=== WHAT IS EXPECTED ===
Tally the lines of the listing below that contain the word "which", and reply with that number alone.

=== DATASET RECORDS ===
● ● ● ●
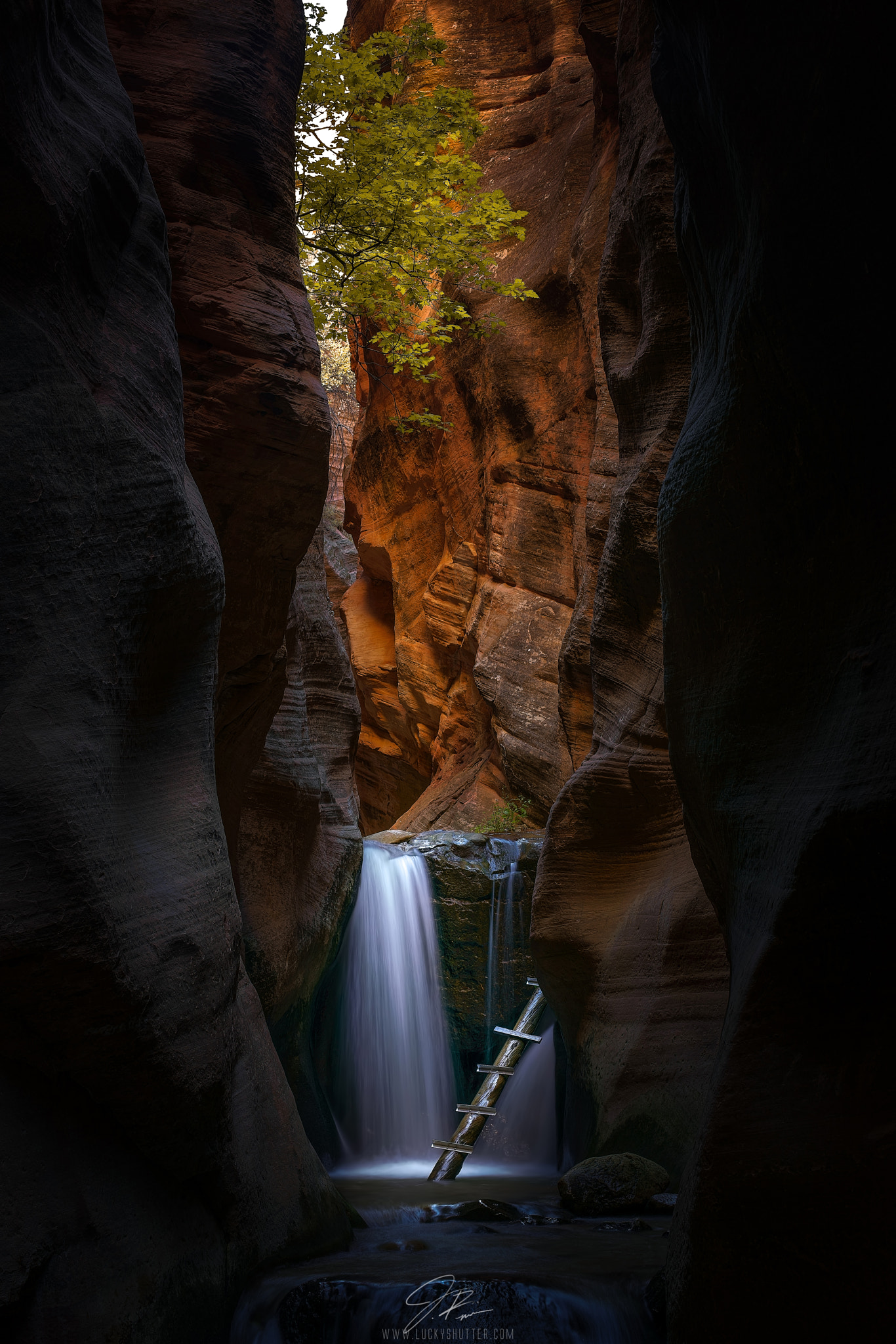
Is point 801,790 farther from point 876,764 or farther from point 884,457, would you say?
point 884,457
● ● ● ●
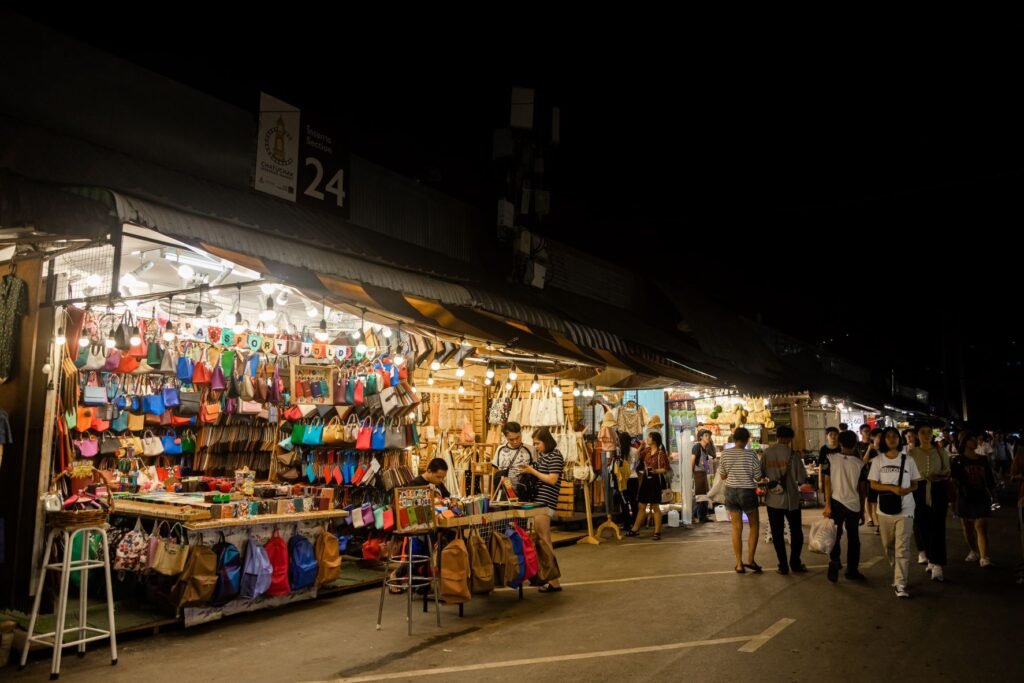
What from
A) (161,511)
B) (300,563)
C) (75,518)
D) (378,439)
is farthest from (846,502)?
● ● ● ●
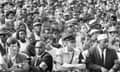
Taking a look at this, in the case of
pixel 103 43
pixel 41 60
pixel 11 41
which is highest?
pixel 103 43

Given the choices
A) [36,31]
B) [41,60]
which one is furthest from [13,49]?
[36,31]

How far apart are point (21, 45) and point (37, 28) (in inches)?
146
● ● ● ●
=== SOLUTION ===
2